• _What the task asks_
Please reproduce, word for word, the passage of the article on China and Israel below that opens with the words containing "China and Israel" and closes with "past two decades.".

China and Israel are the most pragmatic of partners. For China, Israel’s prime attraction is as a source of cutting-edge high technology, for Israel, its gaining a foothold in the world’s largest market.
China’s interest in Israel’s technology combined with China’s go it alone attitudes on energy issues represent a mixed blessing for Tel Aviv.
On the plus side for Israel, a Chinese bank is in talks to finance the construction of a $25 million, 14-megawatt wind farm for Yarok Energy Ltd on the Golan Heights, where the company has operated a 4.8-megawatt wind turbine farm for the past two decades.
China’s determination to invest in contested Golan territories comes despite that fact that the United Nations on 12 January passed a “Resolution adopted by the General Assembly (on the report of the Special Political and Decolonization Committee [Fourth Committee] [A/66/427] ‘66/80. The occupied Syrian Golan’” which noted, “Deeply concerned (italics in original) that the Syrian Golan, occupied since 1967, has been under continued Israeli military occupation,” …” 2. Also calls upon (italics in original) Israel to desist from changing the physical character, demographic composition, institutional structure and legal status of the occupied Syrian Golan and in particular to desist from the establishment of settlements…”.
For Israel, China’s occasionally pusillanimous attitudes towards both the UN and the world community are not an overwhelming source of distress – if Chinese capital wants to fund a power project on the Golan Heights despite “changing the physical character” of the region amidst a slowly roiling Syrian civil war, who are the UN to criticize such actions?

• _Data below_
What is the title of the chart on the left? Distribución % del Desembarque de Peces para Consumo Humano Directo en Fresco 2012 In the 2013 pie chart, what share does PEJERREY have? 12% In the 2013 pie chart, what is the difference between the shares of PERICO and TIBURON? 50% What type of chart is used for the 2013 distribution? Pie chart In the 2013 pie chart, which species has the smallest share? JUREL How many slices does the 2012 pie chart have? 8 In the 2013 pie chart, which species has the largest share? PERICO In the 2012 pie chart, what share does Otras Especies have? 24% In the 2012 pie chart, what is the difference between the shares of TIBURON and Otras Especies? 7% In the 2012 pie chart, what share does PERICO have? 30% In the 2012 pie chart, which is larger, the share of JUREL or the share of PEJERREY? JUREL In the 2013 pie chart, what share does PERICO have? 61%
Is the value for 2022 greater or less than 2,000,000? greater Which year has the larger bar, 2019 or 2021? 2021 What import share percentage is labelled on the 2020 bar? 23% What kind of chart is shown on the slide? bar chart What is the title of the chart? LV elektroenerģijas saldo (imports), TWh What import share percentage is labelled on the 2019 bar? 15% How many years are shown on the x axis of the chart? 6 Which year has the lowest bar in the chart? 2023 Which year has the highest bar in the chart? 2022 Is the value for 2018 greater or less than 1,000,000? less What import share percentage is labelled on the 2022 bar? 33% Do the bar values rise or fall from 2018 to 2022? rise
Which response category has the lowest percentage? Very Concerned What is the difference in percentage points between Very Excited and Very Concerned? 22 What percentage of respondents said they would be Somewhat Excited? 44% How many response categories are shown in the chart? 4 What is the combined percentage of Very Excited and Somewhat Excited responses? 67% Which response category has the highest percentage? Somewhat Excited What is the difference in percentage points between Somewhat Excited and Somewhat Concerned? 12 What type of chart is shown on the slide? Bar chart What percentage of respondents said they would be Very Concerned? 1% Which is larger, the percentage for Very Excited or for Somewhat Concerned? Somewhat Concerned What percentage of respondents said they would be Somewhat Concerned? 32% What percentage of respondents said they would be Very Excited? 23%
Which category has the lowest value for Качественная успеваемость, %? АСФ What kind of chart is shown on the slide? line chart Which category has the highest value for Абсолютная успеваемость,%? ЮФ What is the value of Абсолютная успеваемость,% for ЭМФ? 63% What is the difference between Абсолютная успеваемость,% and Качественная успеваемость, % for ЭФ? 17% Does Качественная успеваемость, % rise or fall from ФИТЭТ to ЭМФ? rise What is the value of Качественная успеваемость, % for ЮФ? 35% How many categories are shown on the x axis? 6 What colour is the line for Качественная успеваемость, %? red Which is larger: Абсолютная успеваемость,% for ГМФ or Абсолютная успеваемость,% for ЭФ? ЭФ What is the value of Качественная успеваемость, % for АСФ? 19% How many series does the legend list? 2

• _Reply to the task_
China and Israel are the most pragmatic of partners. For China, Israel’s prime attraction is as a source of cutting-edge high technology, for Israel, its gaining a foothold in the world’s largest market.
China’s interest in Israel’s technology combined with China’s go it alone attitudes on energy issues represent a mixed blessing for Tel Aviv.
On the plus side for Israel, a Chinese bank is in talks to finance the construction of a $25 million, 14-megawatt wind farm for Yarok Energy Ltd on the Golan Heights, where the company has operated a 4.8-megawatt wind turbine farm for the past two decades.